The Barbie campaign has been unwrapped and is rolling around the world. Everyone's waking up to the fact that, as the Sun so eloquently put it, Barbie kills trees.

It kicked off with a group of Kens abseiling down the front of Mattel's head office in Los Angeles, draping a banner expressing Ken's outrage at what his on-off girlfriend has been up to on her sojourns to the tropics. With packaging made from Indonesia's rainforests, she's not doing endangered species like orang-utans and Sumatran tigers any favours, not to mention the damage being done to the climate. 

Our own Mattel outpost in Maidenhead was paid a visit by orang-utans, tigers and activists (oh my!), plus early this morning we put up our own lovesick note from Ken next to the most famous advertising space in the country, Piccadilly Circus (see the video above).
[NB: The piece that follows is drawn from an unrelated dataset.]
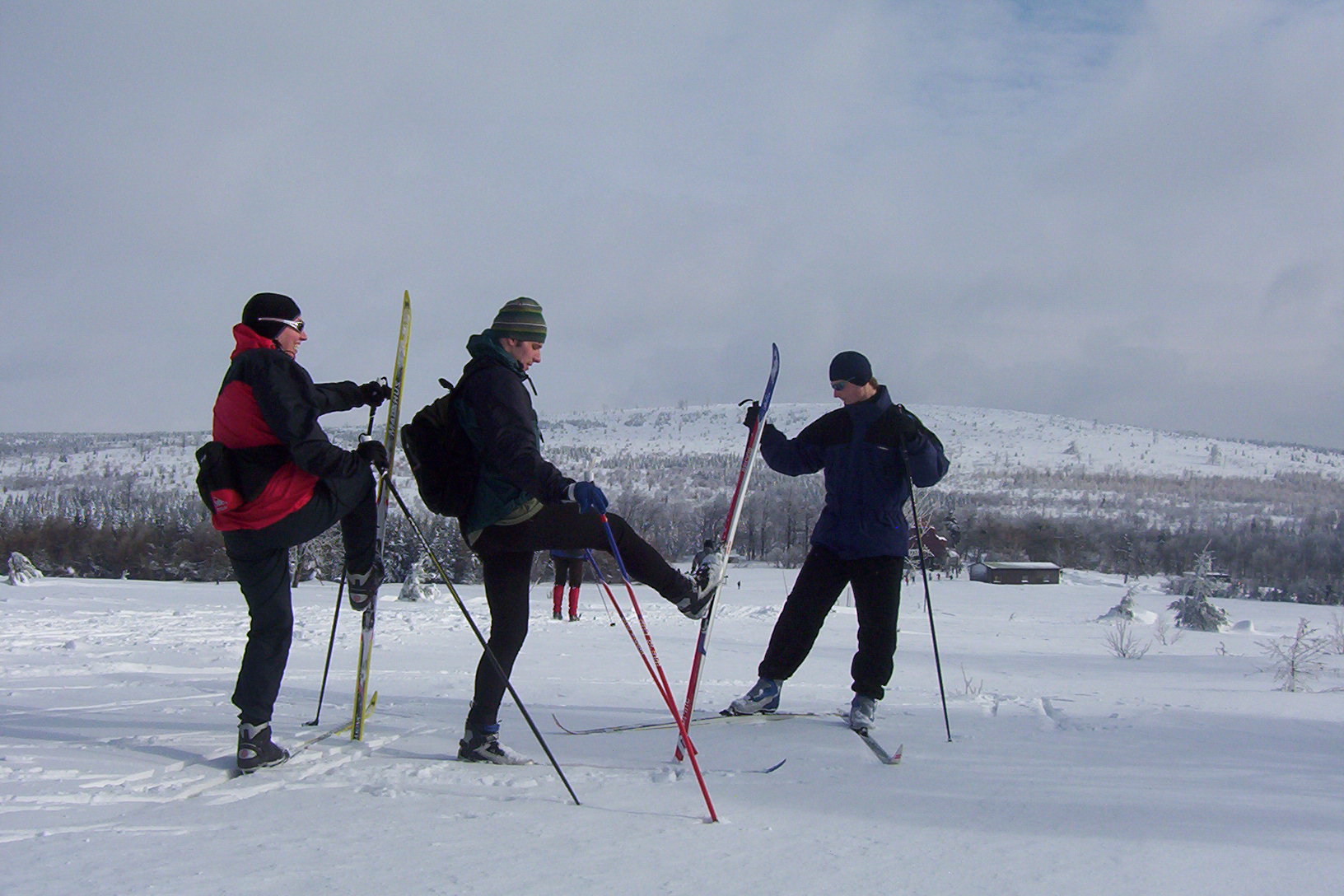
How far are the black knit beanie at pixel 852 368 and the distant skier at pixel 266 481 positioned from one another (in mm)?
2336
It's usually messages of endearment which are broadcast on the scrolling displays above the statue of Anteros, god of requited love, but this time it's more like hate mail. 

There's also the similar posters appearing all over the bus and tube network in London. 

Mattel has been quick to throw its toys out of the pram, telling the LA Times that, "we are surprised and disappointed that [Greenpeace] have taken this inflammatory approach." To which I would say it's a shame that Mattel hasn't taken better care over where it gets its packaging from. 

Asia Pulp and Paper (APP), which supplies some of Mattel's packaging materials, and whose suppliers are responsible for removing vast areas of rainforest, has also issued a statement. Despite APP's recent history of PR greenwash based on skewed logic, it's still a marvellous piece of work. 

It reiterates the claim that APP has 'set the goal of 100% sustainable plantation pulp by 2015.' But turn that around, and (as Andy pointed out a while back) it means the company is reliant on rainforest timber for at least the next few years, yet APP dismisses our investigative evidence as 'meaningless'. And APP claim that there is no 'high conservation forest (HCV) harvested for pulpwood production.' So why doesn't APP show us the independent evidence that proves this. Perhaps because there isn't any? 

Again, APP (or more likely its PR agency Cohn & Wolfe) is in some serious denial of reality here.

As its customers continue to distance themselves from deforestation, APP is going to realise that having its suppliers destroying vital tiger habitat and accelerating climate change are not the ingredients for long-lasting relationships. Just as Ken and Barbie have discovered.